Mistral Small 3 (2501), a latency-optimized 24B-parameter model released under Apache 2.0 maintains a balance between performance and computational efficiency. Mistral offers both the pretrained (Mistral-Small-24B-Base-2501) and instruction-tuned (Mistral-Small-24B-Instruct-2501) checkpoints of the model under Apache 2.0. Mistral Small 3 (2501) features a 32 k token context window. According to Mistral, the model demonstrates strong performance in code, math, general knowledge, and instruction following compared to its peers. Mistral Small 3 (2501) is designed for the 80% of generative AI tasks that require robust language and instruction following performance with very low latency. The instruction-tuning process is focused on improving the model’s ability to follow complex directions, maintain coherent conversations, and generate accurate, context-aware responses. The 2501 version follows previous iterations (Mistral-Small-2409 and Mistral-Small-2402) released in 2024, incorporating improvements in instruction-following and reliability. Currently, the instruct version of this model, Mistral-Small-24B-Instruct-2501 is available for customers to deploy and use on SageMaker JumpStart and Bedrock Marketplace.
Mistral Small 3 (2501) excels in scenarios where quick, accurate responses are critical, such as in virtual assistants. This includes virtual assistants where users expect immediate feedback and near real-time interactions. Mistral Small 3 (2501) can handle rapid function execution when used as part of automated or agentic workflows. The architecture is designed to typically respond in less than 100 milliseconds, according to Mistral, making it ideal for customer service automation, interactive assistance, live chat, and content moderation.
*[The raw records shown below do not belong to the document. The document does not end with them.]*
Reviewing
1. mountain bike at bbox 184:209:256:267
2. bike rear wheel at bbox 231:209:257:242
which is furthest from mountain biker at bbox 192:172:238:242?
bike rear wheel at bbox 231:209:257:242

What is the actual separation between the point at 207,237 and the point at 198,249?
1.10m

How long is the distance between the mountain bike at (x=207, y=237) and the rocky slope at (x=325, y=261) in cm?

According to Mistral, the instruction-tuned version of the model achieves over 81% accuracy on Massive Multitask Language Understanding (MMLU) with 150 tokens per second latency, making it currently the most efficient model in its category. In third-party evaluations conducted by Mistral, the model demonstrates competitive performance against larger models such as Llama 3.3 70B and Qwen 32B. Notably, Mistral claims that the model performs at the same level as Llama 3.3 70B instruct and is more than three times faster on the same hardware.
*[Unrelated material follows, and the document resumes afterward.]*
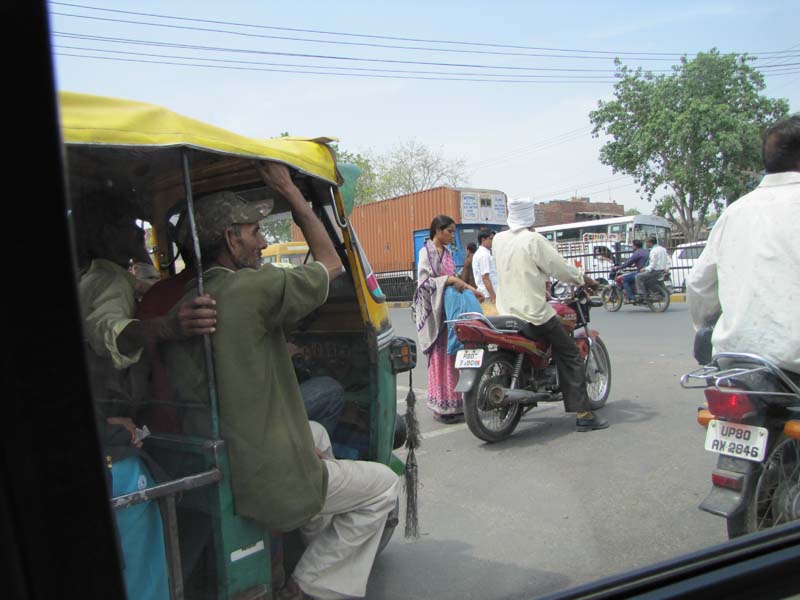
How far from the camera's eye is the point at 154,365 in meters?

SageMaker JumpStart is a fully managed service that offers state-of-the-art foundation models for various use cases such as content writing, code generation, question answering, copywriting, summarization, classification, and information retrieval. It provides a collection of pre-trained models that you can deploy quickly, accelerating the development and deployment of ML applications. One of the key components of SageMaker JumpStart is model hubs, which offer a vast catalog of pre-trained models, such as Mistral, for a variety of tasks.
You can now discover and deploy Mistral models in Amazon SageMaker Studio or programmatically through the SageMaker Python SDK, enabling you to derive model performance and MLOps controls with Amazon SageMaker features such as Amazon SageMaker Pipelines, Amazon SageMaker Debugger, or container logs. The model is deployed in a secure AWS environment and under your VPC controls, helping to support data security for enterprise security needs.
To try Mistral-Small-24B-Instruct-2501 in SageMaker JumpStart, you need the following prerequisites:
To get started, in the AWS Management Console for Amazon Bedrock, select Model catalog in the Foundation models section of the navigation pane. Here, you can search for models that help you with a specific use case or language. The results of the search include both serverless models and models available in Amazon Bedrock Marketplace. You can filter results by provider, modality (such as text, image, or audio), or task (such as classification or text summarization).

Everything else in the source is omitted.